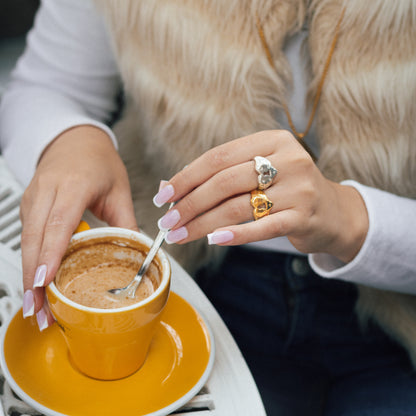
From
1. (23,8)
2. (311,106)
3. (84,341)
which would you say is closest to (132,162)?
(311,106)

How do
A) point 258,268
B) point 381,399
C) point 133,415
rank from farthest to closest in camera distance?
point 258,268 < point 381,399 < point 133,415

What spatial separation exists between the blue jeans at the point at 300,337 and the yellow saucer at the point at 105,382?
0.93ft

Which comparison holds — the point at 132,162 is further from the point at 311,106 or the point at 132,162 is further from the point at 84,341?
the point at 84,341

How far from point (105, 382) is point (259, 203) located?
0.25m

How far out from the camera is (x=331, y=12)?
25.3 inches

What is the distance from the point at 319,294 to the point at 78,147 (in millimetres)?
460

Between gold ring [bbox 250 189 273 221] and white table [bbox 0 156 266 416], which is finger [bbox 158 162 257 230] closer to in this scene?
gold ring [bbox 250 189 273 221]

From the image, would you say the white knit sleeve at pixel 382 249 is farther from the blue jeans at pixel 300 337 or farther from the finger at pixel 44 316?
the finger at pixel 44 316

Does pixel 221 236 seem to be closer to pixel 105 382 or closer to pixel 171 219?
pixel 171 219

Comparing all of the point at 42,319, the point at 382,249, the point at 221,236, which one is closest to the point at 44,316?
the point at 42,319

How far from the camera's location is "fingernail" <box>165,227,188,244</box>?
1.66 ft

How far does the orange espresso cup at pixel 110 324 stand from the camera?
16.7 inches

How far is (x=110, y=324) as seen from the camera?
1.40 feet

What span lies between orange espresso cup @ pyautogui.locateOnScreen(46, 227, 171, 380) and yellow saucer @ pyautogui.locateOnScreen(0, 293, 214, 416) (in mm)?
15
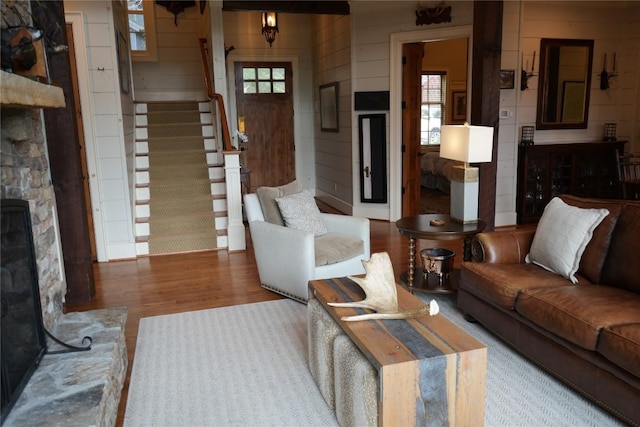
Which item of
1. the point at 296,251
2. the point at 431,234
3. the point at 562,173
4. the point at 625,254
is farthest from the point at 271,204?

---

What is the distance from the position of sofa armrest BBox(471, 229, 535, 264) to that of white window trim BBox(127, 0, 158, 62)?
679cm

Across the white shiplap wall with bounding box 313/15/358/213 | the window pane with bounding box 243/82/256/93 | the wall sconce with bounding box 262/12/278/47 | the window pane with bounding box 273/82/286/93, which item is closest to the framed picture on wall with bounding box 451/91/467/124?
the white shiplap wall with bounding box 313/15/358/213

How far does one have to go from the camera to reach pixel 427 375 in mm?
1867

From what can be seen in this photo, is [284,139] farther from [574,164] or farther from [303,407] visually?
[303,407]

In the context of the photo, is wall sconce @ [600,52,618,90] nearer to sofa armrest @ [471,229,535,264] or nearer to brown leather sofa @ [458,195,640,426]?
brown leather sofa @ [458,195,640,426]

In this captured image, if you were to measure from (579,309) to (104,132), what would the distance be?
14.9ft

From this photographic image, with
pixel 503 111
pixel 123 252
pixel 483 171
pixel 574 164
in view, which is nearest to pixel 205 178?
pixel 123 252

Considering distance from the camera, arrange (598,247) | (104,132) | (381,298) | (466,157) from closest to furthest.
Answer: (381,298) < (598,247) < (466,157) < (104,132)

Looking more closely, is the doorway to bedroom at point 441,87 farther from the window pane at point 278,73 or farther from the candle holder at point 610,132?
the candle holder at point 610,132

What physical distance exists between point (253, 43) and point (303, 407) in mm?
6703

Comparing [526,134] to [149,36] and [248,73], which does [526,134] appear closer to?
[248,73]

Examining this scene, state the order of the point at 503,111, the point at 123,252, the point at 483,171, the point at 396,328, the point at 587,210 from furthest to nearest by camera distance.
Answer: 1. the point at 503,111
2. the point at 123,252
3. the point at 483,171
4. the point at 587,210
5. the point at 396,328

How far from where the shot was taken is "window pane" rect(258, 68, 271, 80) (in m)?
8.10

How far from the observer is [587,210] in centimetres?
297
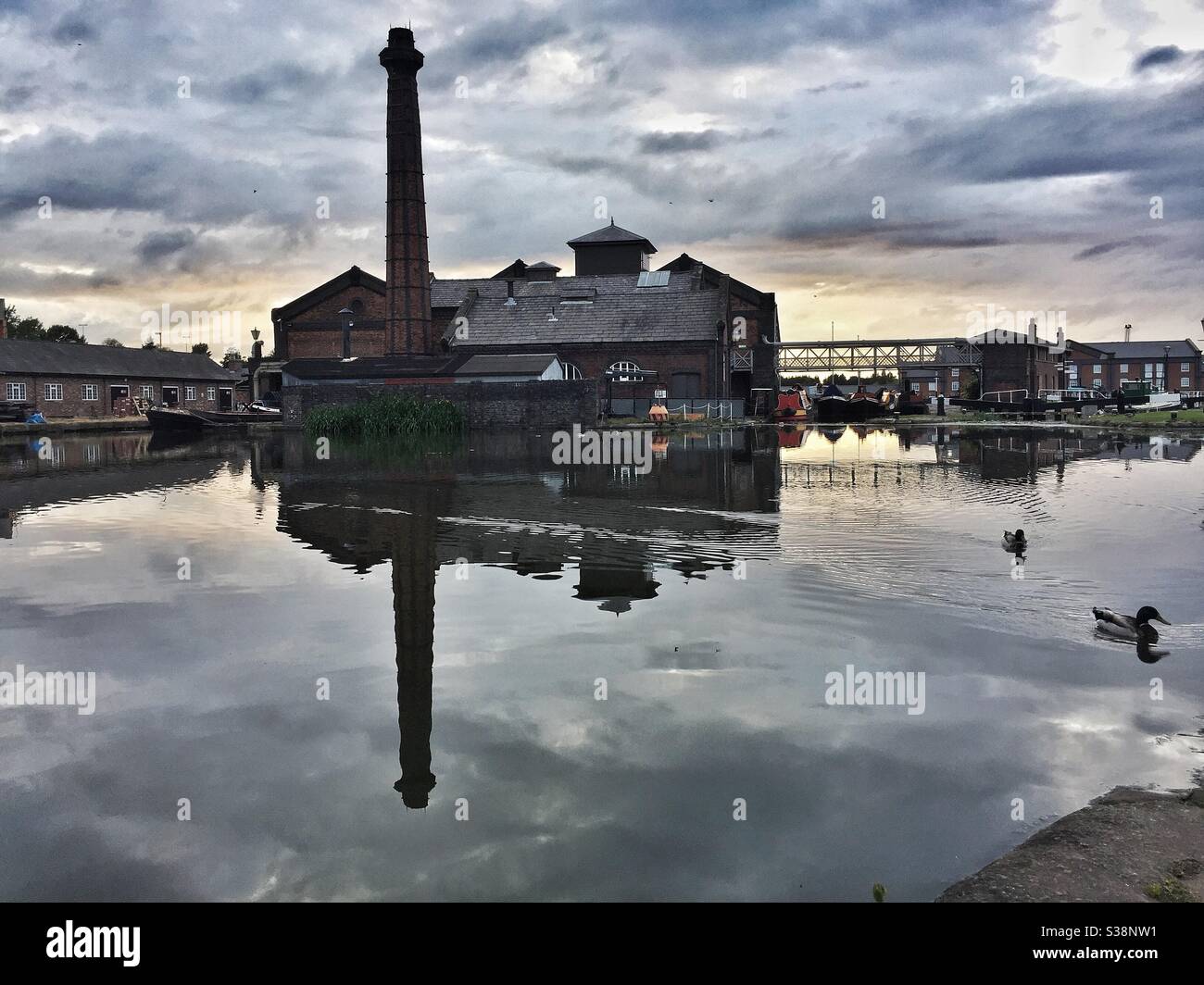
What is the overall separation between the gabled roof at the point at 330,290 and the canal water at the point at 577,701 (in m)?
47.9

==

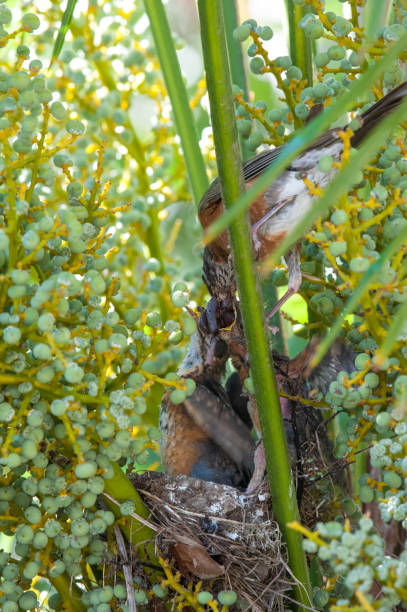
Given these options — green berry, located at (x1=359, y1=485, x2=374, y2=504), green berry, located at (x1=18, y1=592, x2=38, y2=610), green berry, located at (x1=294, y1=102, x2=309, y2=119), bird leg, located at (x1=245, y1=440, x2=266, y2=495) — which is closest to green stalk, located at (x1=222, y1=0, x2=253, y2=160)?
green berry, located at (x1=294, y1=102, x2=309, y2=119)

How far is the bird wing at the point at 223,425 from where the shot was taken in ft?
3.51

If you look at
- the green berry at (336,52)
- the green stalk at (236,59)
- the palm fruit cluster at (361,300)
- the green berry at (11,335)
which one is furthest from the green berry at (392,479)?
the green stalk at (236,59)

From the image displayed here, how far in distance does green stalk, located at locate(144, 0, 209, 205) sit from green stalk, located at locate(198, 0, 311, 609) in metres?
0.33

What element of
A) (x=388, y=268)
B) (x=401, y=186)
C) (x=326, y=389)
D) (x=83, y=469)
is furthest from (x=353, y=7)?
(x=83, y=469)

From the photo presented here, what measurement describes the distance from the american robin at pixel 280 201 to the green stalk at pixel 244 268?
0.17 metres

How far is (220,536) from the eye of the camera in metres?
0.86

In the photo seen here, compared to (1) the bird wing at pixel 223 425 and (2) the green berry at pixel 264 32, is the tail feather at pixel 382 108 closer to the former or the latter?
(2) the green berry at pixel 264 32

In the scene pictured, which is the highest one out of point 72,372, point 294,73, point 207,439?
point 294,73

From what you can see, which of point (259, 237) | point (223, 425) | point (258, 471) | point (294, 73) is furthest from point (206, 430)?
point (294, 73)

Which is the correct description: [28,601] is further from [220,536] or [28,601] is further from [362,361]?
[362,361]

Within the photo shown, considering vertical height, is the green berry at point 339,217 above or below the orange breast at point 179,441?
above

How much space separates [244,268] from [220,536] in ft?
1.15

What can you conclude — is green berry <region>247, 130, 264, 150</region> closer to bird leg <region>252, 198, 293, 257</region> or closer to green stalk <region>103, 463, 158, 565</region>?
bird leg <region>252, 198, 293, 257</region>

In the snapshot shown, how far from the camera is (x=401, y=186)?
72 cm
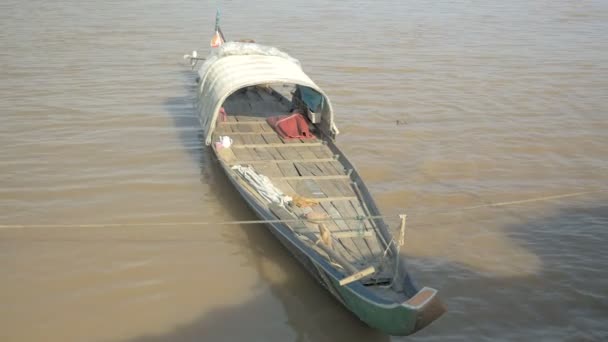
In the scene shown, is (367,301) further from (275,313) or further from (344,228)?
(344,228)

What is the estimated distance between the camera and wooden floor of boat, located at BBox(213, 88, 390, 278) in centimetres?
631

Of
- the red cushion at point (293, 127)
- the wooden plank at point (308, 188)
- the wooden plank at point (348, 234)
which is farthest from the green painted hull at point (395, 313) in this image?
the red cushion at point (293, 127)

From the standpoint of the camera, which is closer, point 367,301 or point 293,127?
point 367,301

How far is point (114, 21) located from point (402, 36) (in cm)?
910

Exercise objective:
Can you copy out the material word for word, beginning at the line that contains "What is the distance from the position" and stopping after the line that contains "5. the point at 396,328"?

Answer to this problem:
What is the distance from the position of sofa armrest BBox(471, 229, 535, 264) to that of white window trim BBox(127, 0, 158, 62)?
679cm

Across the white shiplap wall with bounding box 313/15/358/213 | the window pane with bounding box 243/82/256/93 | the wall sconce with bounding box 262/12/278/47 | the window pane with bounding box 273/82/286/93, which item is closest to the framed picture on wall with bounding box 451/91/467/124?
the white shiplap wall with bounding box 313/15/358/213

How far does one have to go from the camera to reach pixel 427 375 in mm?
1867

From what can be seen in this photo, is [284,139] farther from [574,164] or farther from [303,407] visually?
[303,407]

In the context of the photo, is wall sconce @ [600,52,618,90] nearer to sofa armrest @ [471,229,535,264] or nearer to brown leather sofa @ [458,195,640,426]?
brown leather sofa @ [458,195,640,426]

In this captured image, if you were to measure from (579,309) to (104,132), what would the distance be?
14.9ft

From this photographic image, with
pixel 503 111
pixel 123 252
pixel 483 171
pixel 574 164
in view, which is nearest to pixel 205 178?
pixel 123 252

Considering distance from the camera, arrange (598,247) | (104,132) | (381,298) | (466,157) from closest to furthest.
Answer: (381,298) < (598,247) < (466,157) < (104,132)

Looking more closely, is the doorway to bedroom at point 441,87 farther from the window pane at point 278,73 or farther from the candle holder at point 610,132?
the candle holder at point 610,132

What physical distance exists between point (253, 43) and point (303, 407) in mm?
6703

Comparing [526,134] to [149,36] and [248,73], which does [526,134] appear closer to?
[248,73]

Examining this scene, state the order of the point at 503,111, the point at 123,252, the point at 483,171, the point at 396,328, the point at 587,210 from furthest to nearest by camera distance.
Answer: 1. the point at 503,111
2. the point at 123,252
3. the point at 483,171
4. the point at 587,210
5. the point at 396,328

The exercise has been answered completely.